■ **Exercise materials**
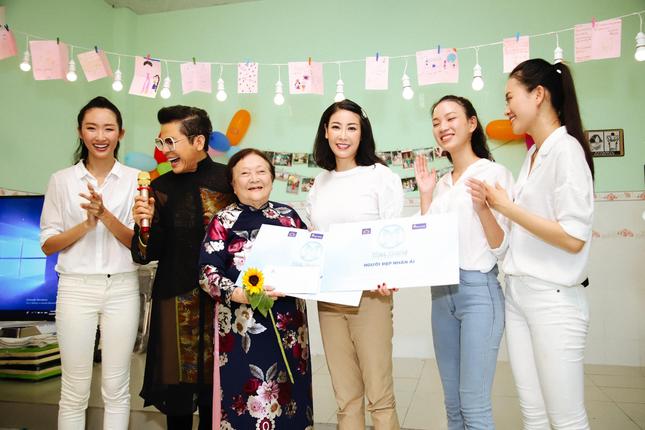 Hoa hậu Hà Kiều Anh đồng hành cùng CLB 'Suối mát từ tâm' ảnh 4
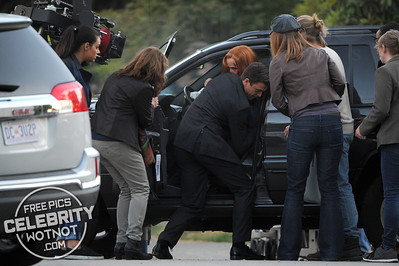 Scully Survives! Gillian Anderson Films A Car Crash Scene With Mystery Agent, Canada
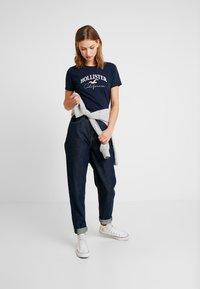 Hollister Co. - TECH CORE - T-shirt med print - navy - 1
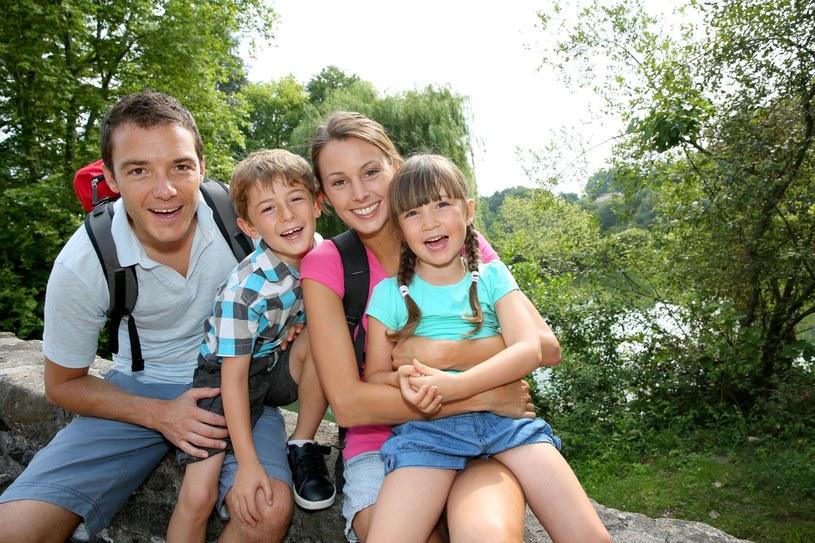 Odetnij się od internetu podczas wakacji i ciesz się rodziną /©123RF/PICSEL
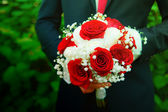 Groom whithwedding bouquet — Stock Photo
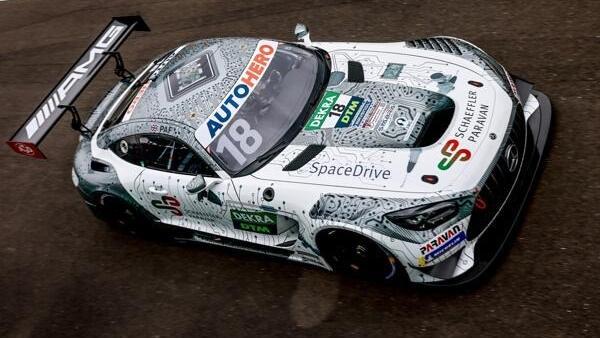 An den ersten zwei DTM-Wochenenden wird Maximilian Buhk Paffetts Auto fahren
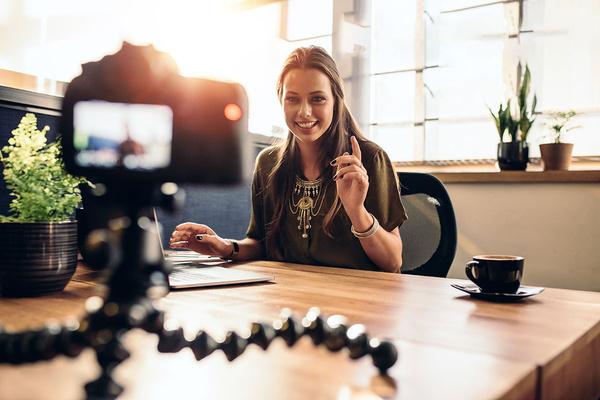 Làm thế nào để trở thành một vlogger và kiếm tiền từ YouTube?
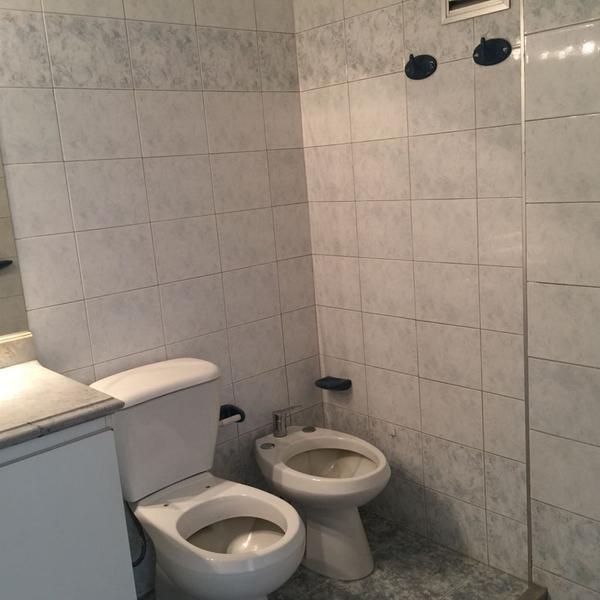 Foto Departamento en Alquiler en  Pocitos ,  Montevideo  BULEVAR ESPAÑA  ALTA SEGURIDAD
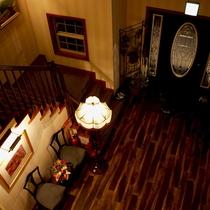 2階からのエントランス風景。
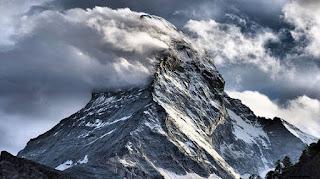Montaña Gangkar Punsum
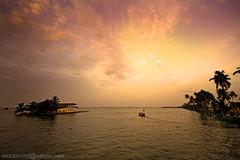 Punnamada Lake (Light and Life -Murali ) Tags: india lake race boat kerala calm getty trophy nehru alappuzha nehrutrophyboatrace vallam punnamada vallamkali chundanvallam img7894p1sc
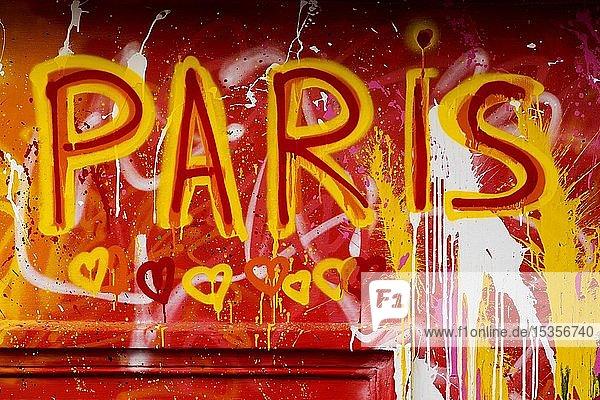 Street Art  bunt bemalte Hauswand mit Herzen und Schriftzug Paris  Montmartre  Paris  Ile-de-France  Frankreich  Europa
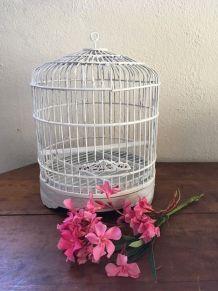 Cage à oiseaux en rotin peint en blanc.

■ **Problem statement**
Reproduce, exactly and with no pictures, the lines from the line containing "2階からのエントランス風景。" through the closing line of the data above, keeping both ends.

■ **Written response**
 2階からのエントランス風景。
Montaña Gangkar Punsum
 Punnamada Lake (Light and Life -Murali ) Tags: india lake race boat kerala calm getty trophy nehru alappuzha nehrutrophyboatrace vallam punnamada vallamkali chundanvallam img7894p1sc
 Street Art  bunt bemalte Hauswand mit Herzen und Schriftzug Paris  Montmartre  Paris  Ile-de-France  Frankreich  Europa
 Cage à oiseaux en rotin peint en blanc.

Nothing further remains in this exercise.